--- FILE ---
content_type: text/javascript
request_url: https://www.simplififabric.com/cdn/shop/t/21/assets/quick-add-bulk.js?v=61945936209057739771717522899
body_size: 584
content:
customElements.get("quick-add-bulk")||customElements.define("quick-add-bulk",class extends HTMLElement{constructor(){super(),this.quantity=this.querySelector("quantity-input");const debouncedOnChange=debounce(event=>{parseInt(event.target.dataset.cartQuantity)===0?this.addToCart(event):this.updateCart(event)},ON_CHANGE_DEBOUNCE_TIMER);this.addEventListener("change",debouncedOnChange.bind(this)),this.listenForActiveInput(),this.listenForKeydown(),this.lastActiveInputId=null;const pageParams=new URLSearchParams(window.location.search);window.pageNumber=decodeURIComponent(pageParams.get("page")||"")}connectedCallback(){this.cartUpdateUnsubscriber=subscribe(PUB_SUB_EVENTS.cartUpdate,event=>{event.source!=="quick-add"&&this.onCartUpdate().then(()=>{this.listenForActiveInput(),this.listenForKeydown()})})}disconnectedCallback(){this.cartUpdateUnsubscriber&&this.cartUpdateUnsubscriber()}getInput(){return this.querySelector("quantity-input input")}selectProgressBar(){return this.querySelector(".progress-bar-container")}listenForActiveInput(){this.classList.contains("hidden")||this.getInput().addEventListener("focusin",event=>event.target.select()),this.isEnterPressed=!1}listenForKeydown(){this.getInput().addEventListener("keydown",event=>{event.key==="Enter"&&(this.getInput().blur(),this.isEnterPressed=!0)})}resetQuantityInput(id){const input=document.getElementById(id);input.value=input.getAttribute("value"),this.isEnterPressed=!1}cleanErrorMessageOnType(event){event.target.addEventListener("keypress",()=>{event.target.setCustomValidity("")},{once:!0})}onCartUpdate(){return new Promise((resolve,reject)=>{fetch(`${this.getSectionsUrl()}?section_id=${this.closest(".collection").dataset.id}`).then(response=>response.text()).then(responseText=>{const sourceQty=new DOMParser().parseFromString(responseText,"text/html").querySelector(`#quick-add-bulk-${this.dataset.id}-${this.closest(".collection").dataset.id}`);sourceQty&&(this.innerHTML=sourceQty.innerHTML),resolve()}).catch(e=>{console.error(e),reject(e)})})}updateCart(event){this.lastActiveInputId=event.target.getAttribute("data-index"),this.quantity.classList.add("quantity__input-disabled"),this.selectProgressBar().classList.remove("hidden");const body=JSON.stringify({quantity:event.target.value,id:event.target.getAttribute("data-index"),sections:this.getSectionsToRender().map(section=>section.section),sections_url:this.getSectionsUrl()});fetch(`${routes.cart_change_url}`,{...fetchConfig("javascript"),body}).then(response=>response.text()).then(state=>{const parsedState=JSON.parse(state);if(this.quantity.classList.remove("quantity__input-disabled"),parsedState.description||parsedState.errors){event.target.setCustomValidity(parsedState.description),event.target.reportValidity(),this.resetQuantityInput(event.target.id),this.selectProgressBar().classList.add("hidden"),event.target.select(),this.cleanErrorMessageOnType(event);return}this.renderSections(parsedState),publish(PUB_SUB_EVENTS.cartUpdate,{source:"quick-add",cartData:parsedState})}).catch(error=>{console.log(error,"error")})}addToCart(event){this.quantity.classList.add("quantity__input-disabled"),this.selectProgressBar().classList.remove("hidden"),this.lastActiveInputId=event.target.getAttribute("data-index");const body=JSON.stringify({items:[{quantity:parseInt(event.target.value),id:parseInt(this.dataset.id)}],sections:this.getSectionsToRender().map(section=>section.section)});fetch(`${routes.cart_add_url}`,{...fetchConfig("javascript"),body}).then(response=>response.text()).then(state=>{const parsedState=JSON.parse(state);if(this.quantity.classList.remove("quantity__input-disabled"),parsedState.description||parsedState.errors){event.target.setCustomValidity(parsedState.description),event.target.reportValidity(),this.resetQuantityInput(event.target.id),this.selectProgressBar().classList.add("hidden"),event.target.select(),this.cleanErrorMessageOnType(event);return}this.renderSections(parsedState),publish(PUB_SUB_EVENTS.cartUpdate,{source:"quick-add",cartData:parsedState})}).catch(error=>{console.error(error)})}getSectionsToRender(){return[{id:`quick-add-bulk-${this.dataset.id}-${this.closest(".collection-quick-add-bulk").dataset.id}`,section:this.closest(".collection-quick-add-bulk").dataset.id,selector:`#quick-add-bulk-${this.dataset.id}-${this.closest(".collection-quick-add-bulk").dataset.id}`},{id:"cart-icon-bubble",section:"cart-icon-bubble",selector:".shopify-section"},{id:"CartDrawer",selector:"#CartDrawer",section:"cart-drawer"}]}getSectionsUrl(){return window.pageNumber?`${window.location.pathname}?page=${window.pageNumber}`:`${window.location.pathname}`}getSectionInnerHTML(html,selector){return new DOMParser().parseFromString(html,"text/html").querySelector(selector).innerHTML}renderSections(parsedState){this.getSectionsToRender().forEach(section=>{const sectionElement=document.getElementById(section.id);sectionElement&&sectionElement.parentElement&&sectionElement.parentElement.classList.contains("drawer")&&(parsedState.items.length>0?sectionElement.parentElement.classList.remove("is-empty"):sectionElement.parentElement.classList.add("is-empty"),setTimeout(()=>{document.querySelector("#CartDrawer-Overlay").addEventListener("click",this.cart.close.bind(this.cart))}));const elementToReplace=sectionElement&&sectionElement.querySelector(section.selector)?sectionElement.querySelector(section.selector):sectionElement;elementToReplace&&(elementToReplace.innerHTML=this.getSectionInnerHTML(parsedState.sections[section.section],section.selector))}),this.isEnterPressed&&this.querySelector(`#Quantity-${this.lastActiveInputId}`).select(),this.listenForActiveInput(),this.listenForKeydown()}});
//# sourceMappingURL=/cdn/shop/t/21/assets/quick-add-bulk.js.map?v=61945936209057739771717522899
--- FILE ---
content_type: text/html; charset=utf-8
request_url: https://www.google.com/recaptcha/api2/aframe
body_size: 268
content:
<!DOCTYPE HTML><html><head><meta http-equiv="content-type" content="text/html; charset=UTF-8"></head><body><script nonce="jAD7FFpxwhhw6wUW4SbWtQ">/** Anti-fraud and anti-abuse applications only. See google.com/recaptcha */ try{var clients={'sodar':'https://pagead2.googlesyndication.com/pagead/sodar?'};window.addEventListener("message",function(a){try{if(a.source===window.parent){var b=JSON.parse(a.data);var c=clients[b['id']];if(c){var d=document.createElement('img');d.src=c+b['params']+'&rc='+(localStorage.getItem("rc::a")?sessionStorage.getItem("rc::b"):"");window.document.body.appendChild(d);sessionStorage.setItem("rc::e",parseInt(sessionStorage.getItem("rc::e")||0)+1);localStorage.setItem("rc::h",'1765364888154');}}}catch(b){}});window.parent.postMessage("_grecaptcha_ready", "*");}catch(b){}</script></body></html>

+++

WHAT THE EXERCISE ASKS: Where a line above holds the string "assets", copy that line.

SOLUTION TO THIS EXERCISE:
request_url: https://www.simplififabric.com/cdn/shop/t/21/assets/quick-add-bulk.js?v=61945936209057739771717522899
//# sourceMappingURL=/cdn/shop/t/21/assets/quick-add-bulk.js.map?v=61945936209057739771717522899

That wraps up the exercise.